● Work instruction
Write out the data exactly, every line included.

● Data extract
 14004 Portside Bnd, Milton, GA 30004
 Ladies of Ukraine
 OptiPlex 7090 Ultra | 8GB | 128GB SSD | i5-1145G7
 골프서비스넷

● Answer below
 14004 Portside Bnd, Milton, GA 30004
 Ladies of Ukraine
 OptiPlex 7090 Ultra | 8GB | 128GB SSD | i5-1145G7
 골프서비스넷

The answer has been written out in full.